YOUR ASSIGNMENT
According to the article below on the Kápar project, how many women were sterilized in Peru, per data from the Ombudsman's Office?

** Opening PASSAGE SHOWN block **

Liz Tasa - Kápar
Liz Tasa
Perú -
August 03, 2021

Kápar: forced sterilization as a crime against Humanity

“You who are receiving food, now you are going to go to the hospital,” they told a Peruvian indigenous woman. Then she lost consciousness. When she woke up, her tommy ached and she could hardly walk. Her life had changed forever. This is one of the 272,028 stories of women who were sterilized in Peru, according to data from the Defensoría del pueblo (Ombudsman’s Office).

Thousands of them denounce that the procedures were forced. The consequences still constitute an unbearable echo in hundreds of thousands of indigenous women. “They have killed us half our lives,” one of them says.

The photographer Liz Tasa reconstructed the stories in images, to account for these crimes against humanity against peasant women from the Peruvian highlands and jungle descendants of indigenous peoples. She has been working on it since 2018, the project is called Kápar and it has just been turned into a photobook.

** Closing PASSAGE SHOWN block **
** Opening DATASET RECORDS block **

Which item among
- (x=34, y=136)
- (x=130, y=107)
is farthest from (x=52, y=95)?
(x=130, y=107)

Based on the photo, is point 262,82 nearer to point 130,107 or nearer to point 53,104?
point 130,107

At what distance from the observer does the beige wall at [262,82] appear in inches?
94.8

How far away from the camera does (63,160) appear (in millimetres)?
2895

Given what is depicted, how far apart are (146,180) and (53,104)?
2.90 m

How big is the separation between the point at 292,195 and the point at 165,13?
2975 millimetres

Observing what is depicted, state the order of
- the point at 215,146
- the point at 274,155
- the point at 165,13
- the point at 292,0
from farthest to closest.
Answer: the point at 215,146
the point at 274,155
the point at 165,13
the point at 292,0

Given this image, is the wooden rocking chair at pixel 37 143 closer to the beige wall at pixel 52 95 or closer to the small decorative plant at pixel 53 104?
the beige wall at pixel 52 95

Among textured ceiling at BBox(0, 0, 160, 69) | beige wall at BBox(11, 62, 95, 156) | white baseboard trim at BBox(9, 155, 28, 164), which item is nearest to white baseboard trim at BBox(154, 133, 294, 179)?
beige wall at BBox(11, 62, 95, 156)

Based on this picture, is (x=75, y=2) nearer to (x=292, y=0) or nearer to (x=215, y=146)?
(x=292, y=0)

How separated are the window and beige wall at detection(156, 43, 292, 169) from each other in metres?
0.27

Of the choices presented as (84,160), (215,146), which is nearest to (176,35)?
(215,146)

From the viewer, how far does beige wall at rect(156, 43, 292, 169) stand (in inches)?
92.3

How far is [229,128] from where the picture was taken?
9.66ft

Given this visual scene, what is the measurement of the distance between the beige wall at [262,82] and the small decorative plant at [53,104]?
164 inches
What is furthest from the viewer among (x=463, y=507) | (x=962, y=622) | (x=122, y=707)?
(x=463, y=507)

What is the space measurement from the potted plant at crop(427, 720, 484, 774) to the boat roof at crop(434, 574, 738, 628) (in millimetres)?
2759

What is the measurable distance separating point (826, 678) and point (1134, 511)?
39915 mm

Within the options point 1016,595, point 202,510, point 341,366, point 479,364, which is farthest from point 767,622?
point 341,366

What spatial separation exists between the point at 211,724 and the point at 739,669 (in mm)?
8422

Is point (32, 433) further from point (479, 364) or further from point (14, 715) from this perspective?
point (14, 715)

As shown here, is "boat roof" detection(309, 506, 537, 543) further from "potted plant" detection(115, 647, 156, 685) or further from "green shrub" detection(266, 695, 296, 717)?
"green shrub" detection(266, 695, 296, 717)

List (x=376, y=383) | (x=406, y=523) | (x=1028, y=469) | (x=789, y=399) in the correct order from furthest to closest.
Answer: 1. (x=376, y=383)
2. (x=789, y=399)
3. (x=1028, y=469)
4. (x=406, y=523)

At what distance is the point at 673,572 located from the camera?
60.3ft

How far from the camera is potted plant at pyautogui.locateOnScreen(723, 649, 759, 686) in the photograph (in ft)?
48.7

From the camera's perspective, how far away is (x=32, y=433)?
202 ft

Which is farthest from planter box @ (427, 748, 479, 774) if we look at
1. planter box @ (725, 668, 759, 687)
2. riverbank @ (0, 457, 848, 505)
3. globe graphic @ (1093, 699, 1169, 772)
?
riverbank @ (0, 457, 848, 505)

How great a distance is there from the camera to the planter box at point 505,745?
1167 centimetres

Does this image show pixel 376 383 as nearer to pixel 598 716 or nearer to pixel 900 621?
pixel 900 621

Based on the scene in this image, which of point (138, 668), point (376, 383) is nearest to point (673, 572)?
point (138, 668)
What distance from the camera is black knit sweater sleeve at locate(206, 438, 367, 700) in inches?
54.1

** Closing DATASET RECORDS block **

REPLY TO THE TASK
272,028 women.